It’s arguable whether it keeps up but it offers perfectly fine performance for pretty much whatever most people want to do, including a lot of gaming (with a proper GPU).
It does use considerable more power to do so — a few additional LED bulbs worth.
In general, processor performance has outpaced consumer needs for quite some time and most people could get along fine and performant with this 8 year old processor.
Citation: have and still use one, right next to my blown out 8700k system.
Can confirm, I have been using an old processor in my T430 for a couple years and it works great, even when compiling Rust projects. battery life is terrible, though. So I have a Pinebook Pro coming in, hopefully there are no ARM-related headaches but even with some large papercuts I think it will be an improvement for usability.
Probably one of the best investments in the past decade. I had a 2500K for 6 years and only sold it since I moved and didn't carry the old desktop with me. Performance-wise it was still going strong and left nothing to be desired. Definitely faster than the 2015 Macbook Pro I had been using since then - which is also not that bad as an everyday PC.
I'm still rocking the i7 920. It's still running perfectly fine. I throw a new gpu in it every couple of years and have never had performance problems.
Oh yeah I'm not advocating tossing them. There's lots of opportunities to repurpose a chip like that.
I just see lots of people saying things like "still daily driving an abacus!" as if there's been no progress on CPU development in the last 10 years, and that's just false. Progress has _slowed_, but a modern Ryzen or i-Series is quantifiably better than older gear.
And if you use the computer extensively and live in a country where electricity is expensive, you could also be paying for that inefficiency in your utility bill.
I have a desktop PC in the living room, with an i5-2400 + GTX1050TI - still runs all modern games in high settings at 1080p@60fps.
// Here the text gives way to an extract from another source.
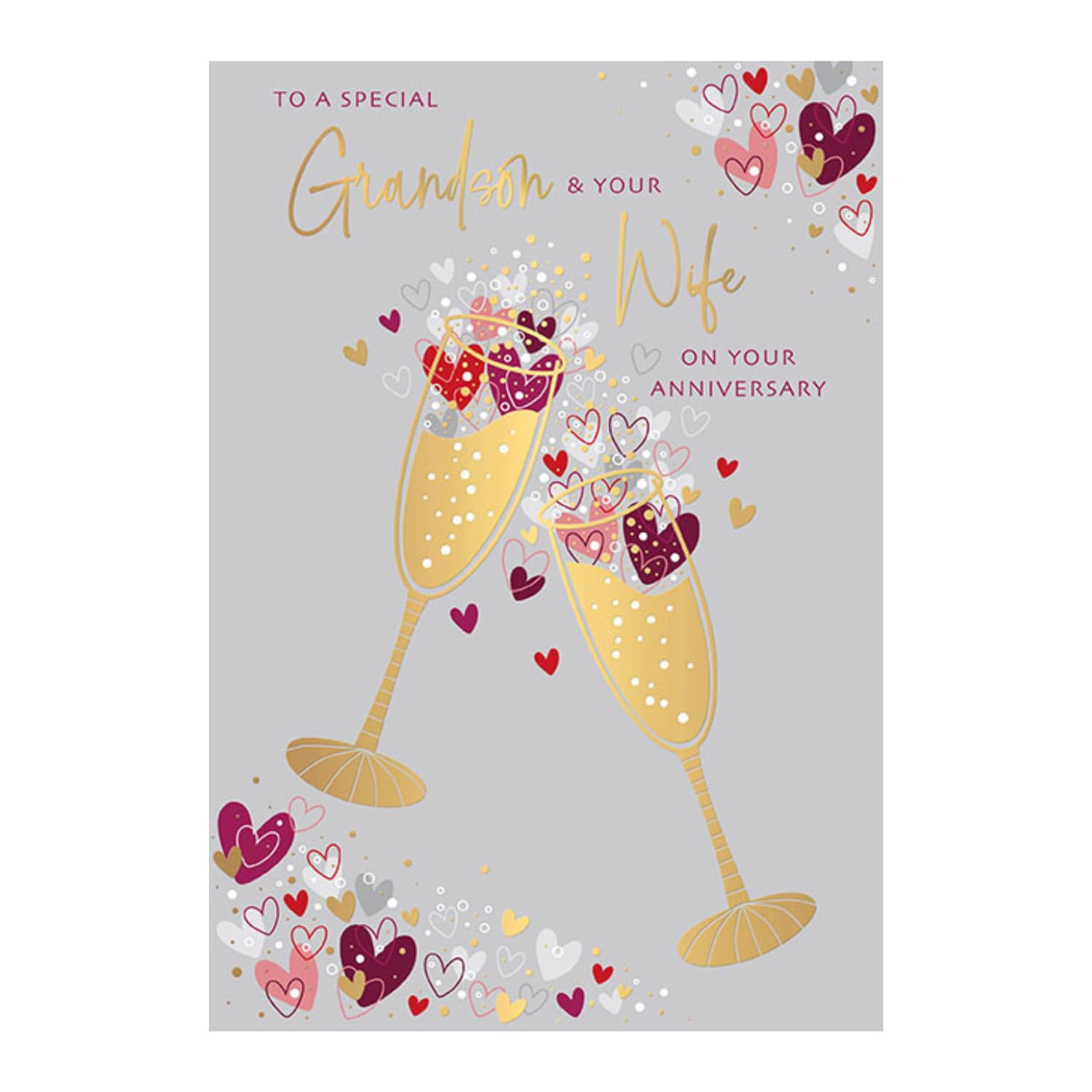 Grandson and Your Wife Anniversary Card - Love Hearts - Romantic Design - Special Finish and Illustrated Insert Leaf - Made in the UK - Eco-Friendly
Literally no idea why someone would throw out a 3xxx series CPU at this point, it's all fast enough for daily use.
I have an i7 3770k, overclocked to 4.4Ghz, it runs with no problem every workflow I need.
Newer processors have more cores for sure, but if we look at single-core performance there isn't so much difference, and my almost 8 years old overclocked i7 runs probably faster for a single threaded application than a new 16 core Ryzen.
Of course if we talk about multi threaded workflows a newer CPU is better.
Eh. My main desktop is a Core 2 Duo 2.4GHz from 2005. I'm typing this comment on said machine right now.
It's running Kubuntu and I'm running the latest versions of everything on this -- Chrome, RStudio, etc. -- and it runs plenty fast. I have a Windows 10 computer at work with the latest i7 chip which feels slightly faster, but not that much.
Most software these days aren't CPU-bound but IO bound. I got the most performance boost upgrading to an SSD and upping the RAM to 8 GB.
If you run Linux, you can have a very comfortable experience running on hardware from yesteryears. Throwing out a perfectly good machine is a waste.